We say that a norm $\|\cdot\|$ on $\mathbb{R}^n$ is symmetric if it is invariant under sign changes and permutations of the components. Suppose that $$\|(1, 0, ..., 0)\| = 1$$ for a symmetric norm.
Does it follow that $$ \|\cdot\|_\infty \leq \|\cdot\| \leq \|\cdot\|_1?$$
Here $\|\cdot\|_\infty$ and $\|\cdot\|_1$ stand for the usual max and $\ell^1$-norm on $\mathbb{R}^n.$
Yes, the inequalities hold. Let $B$ be the closed unit ball for the norm $\|\cdot \|$. The assumptions imply that $\pm e_j$, the standard basis vectors, are in $B$. Hence, their convex hull is contained in $B$. This convex hull is the unit ball for the $\ell^1$-norm, which implies $\|\cdot \|\le \|\cdot \|_1$.

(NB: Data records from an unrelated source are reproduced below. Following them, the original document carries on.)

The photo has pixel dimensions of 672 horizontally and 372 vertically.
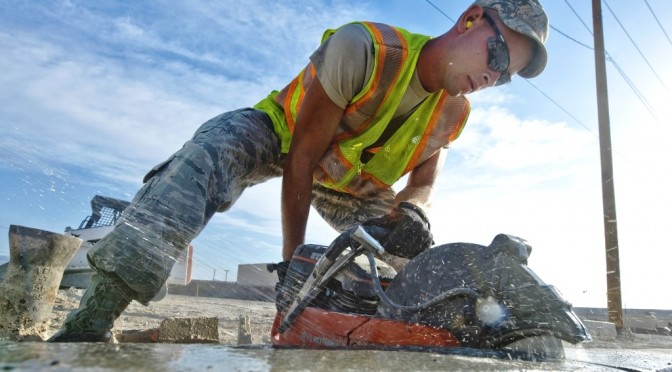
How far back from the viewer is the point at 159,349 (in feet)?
3.60

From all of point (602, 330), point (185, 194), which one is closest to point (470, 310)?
point (185, 194)

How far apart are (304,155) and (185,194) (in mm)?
682

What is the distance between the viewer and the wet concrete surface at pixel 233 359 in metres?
0.86

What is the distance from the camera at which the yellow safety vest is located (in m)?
2.69

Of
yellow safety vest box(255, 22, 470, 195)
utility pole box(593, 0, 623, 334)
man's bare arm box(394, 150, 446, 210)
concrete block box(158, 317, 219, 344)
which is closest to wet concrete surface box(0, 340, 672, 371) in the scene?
yellow safety vest box(255, 22, 470, 195)

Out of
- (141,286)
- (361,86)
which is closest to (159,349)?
(141,286)

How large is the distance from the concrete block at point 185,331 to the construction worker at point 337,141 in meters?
0.94

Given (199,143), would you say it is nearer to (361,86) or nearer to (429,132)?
(361,86)

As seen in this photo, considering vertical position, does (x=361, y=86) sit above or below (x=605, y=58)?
below

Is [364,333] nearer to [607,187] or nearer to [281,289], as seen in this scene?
[281,289]

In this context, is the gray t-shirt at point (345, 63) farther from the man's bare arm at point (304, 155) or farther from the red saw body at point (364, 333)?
the red saw body at point (364, 333)

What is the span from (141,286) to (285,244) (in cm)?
85

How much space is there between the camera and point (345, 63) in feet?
8.25

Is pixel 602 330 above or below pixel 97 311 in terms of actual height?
above
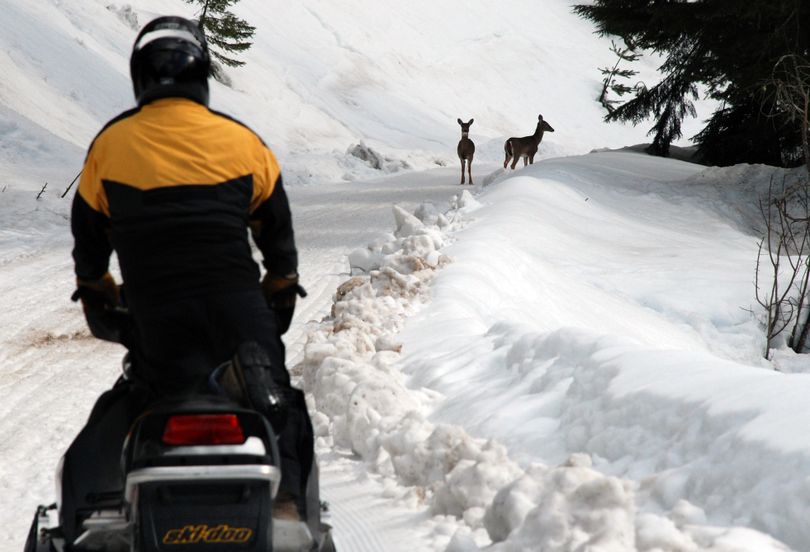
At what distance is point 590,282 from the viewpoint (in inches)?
442

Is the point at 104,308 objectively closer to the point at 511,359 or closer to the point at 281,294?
the point at 281,294

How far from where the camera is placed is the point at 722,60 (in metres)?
16.9

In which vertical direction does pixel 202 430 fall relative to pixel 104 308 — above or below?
Result: below

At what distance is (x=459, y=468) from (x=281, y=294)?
4.96 ft

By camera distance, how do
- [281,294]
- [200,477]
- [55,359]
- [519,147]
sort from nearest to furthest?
[200,477] < [281,294] < [55,359] < [519,147]

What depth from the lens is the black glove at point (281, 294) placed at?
2.83m

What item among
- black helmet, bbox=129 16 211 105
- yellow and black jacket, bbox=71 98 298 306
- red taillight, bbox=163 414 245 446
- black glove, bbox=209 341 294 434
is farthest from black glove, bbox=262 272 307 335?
red taillight, bbox=163 414 245 446

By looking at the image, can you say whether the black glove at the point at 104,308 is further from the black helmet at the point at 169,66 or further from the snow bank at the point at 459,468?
the snow bank at the point at 459,468

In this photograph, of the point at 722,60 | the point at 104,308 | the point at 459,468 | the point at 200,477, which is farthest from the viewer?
the point at 722,60

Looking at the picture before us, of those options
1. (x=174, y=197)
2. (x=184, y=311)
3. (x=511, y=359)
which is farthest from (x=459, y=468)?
(x=174, y=197)

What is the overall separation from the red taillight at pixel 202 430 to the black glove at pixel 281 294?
2.16 feet

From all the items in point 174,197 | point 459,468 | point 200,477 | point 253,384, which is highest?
point 174,197

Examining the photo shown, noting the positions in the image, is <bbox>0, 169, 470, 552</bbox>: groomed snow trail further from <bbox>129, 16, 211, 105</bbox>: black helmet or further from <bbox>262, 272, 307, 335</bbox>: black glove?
<bbox>129, 16, 211, 105</bbox>: black helmet

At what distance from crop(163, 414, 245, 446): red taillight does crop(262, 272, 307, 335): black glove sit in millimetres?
659
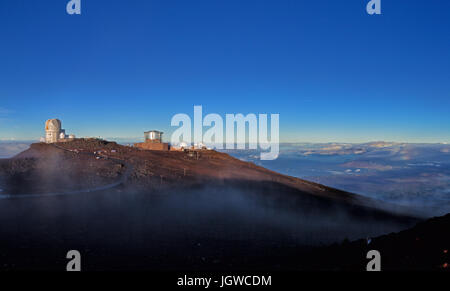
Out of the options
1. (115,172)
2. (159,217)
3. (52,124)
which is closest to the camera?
(159,217)

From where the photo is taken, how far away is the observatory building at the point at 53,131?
53.9m

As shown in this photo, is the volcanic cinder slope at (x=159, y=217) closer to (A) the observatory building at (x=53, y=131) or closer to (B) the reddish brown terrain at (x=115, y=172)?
(B) the reddish brown terrain at (x=115, y=172)

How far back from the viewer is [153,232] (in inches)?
624

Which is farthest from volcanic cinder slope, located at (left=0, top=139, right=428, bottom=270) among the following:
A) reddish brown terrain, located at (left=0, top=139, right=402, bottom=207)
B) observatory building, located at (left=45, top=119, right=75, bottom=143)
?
observatory building, located at (left=45, top=119, right=75, bottom=143)

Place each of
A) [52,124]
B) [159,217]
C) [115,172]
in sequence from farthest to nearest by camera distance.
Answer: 1. [52,124]
2. [115,172]
3. [159,217]

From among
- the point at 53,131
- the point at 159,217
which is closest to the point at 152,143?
the point at 53,131

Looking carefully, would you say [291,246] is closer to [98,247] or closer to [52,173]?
[98,247]

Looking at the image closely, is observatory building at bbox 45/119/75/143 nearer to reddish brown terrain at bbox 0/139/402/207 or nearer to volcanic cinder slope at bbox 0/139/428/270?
reddish brown terrain at bbox 0/139/402/207

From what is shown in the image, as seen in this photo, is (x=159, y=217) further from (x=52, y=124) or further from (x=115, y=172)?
(x=52, y=124)

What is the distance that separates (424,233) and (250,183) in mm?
28196

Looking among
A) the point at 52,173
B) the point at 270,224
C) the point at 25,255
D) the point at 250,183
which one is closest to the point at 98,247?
the point at 25,255

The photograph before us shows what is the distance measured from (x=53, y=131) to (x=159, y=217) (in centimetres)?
4907

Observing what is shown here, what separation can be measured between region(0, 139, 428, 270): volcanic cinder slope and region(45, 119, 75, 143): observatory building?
61.4 ft

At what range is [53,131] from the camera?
5438 centimetres
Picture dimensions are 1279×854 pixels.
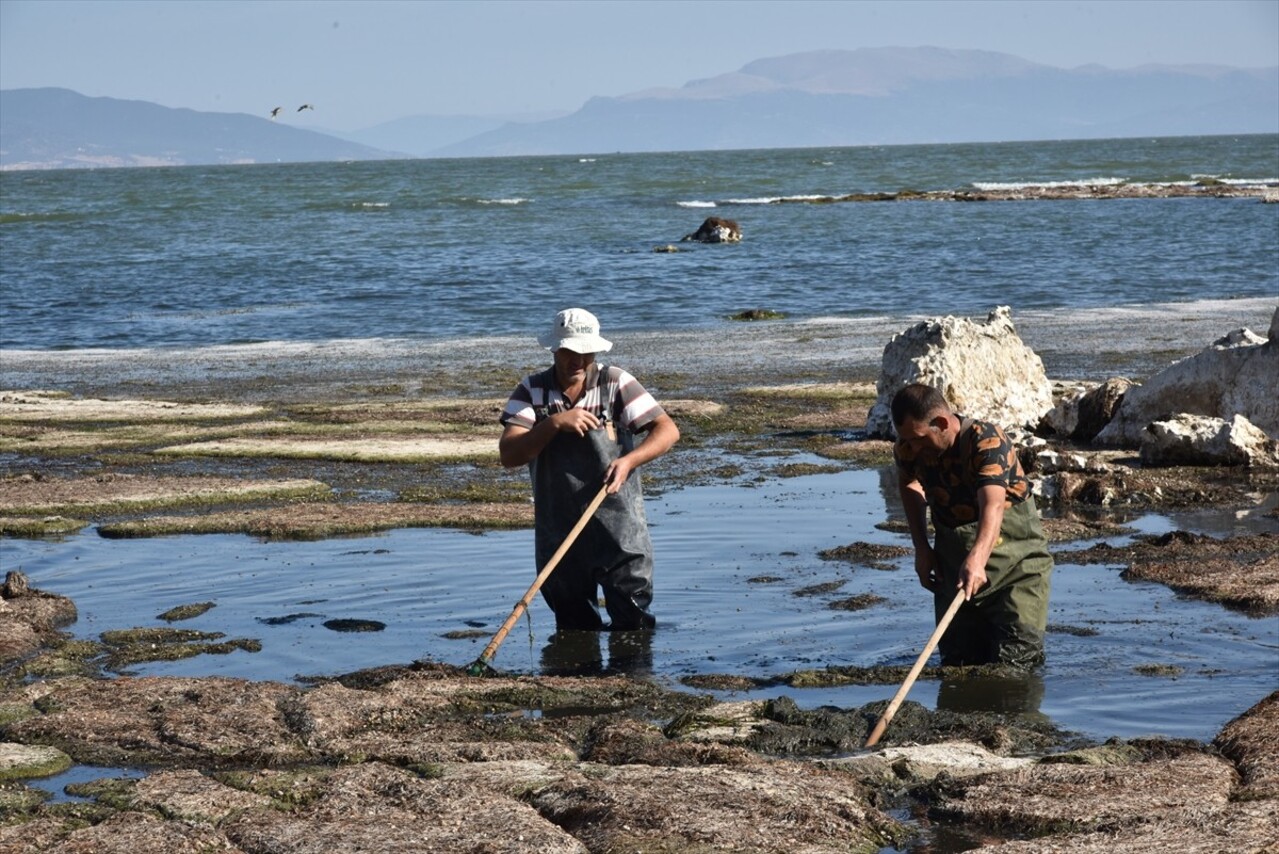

Similarly, we need to prove that $B$ is contained in the unit ball for $\ell^\infty$ norm. To do this, observe that $B$ admits a supporting plane at every $\pm e_j$. The symmetry with respect to coordinate planes implies that such a plane (when not unique) can be chosen to be $x_j = \pm 1$. The conclusion follows.